EXERCISE INSTRUCTIONS:
Tally how many lines in the items below contain the string "centimetres", treating uppercase and lowercase as different. Reply with the number only.

RECORDS FOR THE EXERCISE:
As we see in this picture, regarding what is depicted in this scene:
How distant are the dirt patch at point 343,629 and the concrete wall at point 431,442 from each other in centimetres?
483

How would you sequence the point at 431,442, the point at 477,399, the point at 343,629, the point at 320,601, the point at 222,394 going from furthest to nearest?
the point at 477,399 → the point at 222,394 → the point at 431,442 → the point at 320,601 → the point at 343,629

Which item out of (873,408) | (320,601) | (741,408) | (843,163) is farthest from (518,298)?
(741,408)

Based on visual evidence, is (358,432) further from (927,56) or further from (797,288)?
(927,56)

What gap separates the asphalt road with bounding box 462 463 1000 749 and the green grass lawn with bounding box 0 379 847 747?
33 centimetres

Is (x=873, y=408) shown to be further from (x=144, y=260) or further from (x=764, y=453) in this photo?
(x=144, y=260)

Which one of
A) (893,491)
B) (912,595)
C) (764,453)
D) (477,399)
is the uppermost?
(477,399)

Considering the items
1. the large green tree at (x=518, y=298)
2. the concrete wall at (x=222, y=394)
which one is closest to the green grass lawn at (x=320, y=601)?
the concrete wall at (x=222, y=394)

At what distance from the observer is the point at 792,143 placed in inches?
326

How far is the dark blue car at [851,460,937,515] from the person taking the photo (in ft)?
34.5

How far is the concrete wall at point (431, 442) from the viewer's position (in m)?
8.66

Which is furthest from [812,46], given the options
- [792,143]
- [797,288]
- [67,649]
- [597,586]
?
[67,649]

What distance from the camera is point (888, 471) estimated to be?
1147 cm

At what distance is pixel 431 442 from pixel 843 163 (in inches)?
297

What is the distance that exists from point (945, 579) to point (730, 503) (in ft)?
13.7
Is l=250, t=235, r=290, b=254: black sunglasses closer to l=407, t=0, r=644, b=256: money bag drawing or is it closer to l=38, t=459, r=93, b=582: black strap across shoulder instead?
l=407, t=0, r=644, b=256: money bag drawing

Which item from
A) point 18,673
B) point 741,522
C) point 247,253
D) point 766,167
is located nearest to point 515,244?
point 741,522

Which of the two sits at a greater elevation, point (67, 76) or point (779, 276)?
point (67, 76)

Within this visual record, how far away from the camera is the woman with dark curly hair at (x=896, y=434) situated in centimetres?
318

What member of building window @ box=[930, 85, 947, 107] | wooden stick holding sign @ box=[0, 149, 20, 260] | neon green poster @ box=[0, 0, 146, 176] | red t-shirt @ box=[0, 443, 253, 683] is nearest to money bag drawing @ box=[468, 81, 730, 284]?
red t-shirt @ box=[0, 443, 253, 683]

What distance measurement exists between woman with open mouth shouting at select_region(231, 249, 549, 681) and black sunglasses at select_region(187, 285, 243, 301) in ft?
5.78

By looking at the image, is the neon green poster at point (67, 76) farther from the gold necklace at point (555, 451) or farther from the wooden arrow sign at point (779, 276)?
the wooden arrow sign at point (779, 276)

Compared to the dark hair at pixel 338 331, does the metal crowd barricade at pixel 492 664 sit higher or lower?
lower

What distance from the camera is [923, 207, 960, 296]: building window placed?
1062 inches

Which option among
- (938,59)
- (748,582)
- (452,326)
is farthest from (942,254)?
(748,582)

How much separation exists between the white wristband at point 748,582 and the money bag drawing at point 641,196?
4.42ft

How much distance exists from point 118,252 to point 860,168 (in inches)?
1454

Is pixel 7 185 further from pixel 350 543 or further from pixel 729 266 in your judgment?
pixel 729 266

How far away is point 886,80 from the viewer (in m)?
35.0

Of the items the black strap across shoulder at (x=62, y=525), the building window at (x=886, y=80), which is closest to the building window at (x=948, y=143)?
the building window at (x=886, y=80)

---

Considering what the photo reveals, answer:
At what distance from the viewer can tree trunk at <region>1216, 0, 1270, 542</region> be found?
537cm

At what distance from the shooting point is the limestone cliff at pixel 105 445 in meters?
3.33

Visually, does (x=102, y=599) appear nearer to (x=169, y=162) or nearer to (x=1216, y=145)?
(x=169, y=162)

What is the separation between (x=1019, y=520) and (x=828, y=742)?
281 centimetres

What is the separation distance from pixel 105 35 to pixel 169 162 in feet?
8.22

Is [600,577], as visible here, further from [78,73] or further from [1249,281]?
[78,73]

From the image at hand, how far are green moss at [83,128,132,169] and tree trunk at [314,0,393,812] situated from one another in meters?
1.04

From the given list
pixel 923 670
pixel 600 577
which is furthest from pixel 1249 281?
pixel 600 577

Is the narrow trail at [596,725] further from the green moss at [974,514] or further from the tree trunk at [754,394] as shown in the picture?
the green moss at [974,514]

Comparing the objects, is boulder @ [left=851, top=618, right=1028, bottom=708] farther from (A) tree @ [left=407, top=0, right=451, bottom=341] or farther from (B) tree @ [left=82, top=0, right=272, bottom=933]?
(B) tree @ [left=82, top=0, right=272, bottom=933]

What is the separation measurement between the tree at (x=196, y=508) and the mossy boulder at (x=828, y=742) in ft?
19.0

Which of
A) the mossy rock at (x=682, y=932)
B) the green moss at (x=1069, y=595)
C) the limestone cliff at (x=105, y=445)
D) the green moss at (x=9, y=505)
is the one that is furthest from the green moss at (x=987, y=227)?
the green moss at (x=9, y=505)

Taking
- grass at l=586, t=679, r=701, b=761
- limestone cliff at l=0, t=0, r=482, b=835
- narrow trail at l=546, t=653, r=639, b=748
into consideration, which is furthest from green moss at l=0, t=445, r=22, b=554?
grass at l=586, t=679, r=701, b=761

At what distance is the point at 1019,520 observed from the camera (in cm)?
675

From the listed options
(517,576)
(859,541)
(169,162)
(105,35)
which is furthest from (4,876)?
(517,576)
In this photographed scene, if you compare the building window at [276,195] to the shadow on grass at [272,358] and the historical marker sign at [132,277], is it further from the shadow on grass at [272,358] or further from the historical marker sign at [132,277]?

...

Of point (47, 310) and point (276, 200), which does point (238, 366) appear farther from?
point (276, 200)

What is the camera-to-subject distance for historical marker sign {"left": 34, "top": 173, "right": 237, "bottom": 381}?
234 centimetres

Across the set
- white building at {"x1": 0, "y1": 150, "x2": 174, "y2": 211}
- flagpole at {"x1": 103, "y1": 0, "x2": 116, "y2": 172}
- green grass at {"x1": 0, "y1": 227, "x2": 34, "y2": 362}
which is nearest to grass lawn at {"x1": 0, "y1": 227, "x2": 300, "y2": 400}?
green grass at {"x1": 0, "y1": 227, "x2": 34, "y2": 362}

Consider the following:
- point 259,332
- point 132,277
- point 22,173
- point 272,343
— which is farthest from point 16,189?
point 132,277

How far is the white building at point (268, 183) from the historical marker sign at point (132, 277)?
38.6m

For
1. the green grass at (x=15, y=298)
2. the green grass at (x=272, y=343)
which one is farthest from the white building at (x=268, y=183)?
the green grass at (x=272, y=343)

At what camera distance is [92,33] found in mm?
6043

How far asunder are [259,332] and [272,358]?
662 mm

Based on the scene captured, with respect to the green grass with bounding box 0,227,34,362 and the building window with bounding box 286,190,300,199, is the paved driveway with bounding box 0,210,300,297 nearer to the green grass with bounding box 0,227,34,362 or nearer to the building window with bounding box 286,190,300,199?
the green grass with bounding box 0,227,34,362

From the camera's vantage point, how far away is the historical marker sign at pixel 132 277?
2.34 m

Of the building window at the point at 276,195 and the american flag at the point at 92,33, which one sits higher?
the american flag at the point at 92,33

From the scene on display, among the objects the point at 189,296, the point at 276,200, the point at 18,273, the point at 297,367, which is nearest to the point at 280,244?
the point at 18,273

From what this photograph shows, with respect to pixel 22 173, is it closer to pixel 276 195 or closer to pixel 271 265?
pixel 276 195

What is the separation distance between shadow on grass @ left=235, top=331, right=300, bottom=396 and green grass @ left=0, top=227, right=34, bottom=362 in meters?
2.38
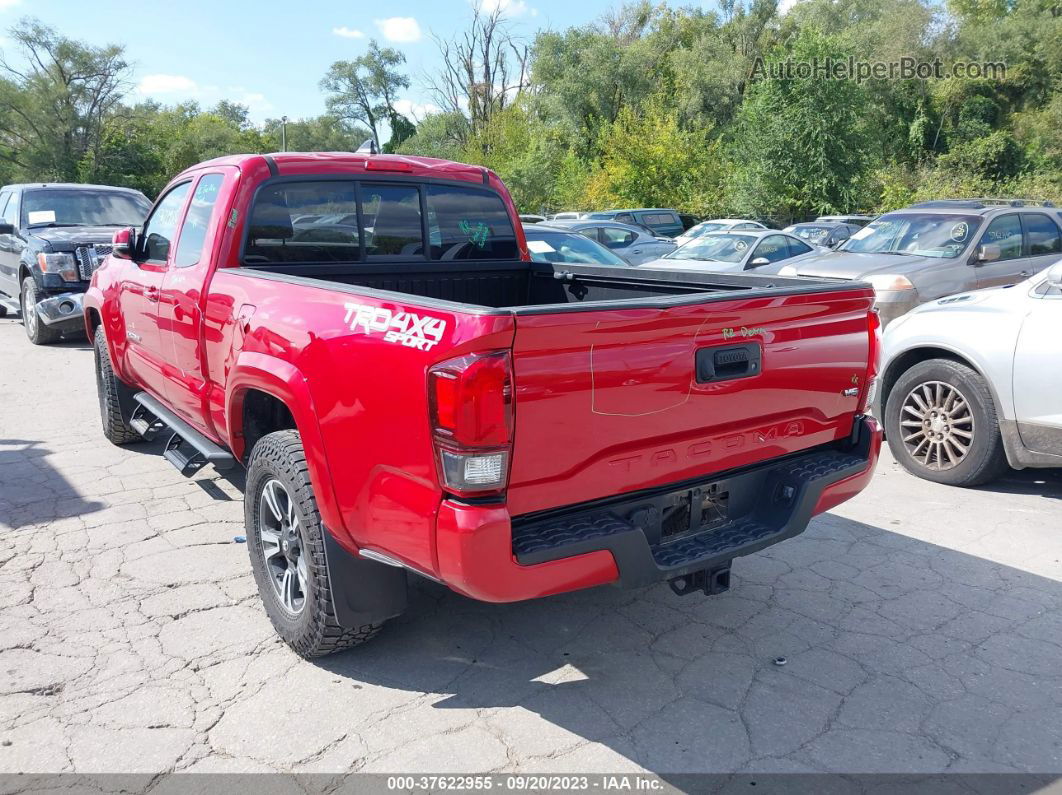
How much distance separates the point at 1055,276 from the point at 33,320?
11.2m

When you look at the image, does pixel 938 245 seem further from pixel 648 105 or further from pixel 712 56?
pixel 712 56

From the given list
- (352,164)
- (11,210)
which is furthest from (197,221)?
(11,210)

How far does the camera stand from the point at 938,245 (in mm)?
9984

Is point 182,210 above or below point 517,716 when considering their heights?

OUTPUT FOR THIS TASK:
5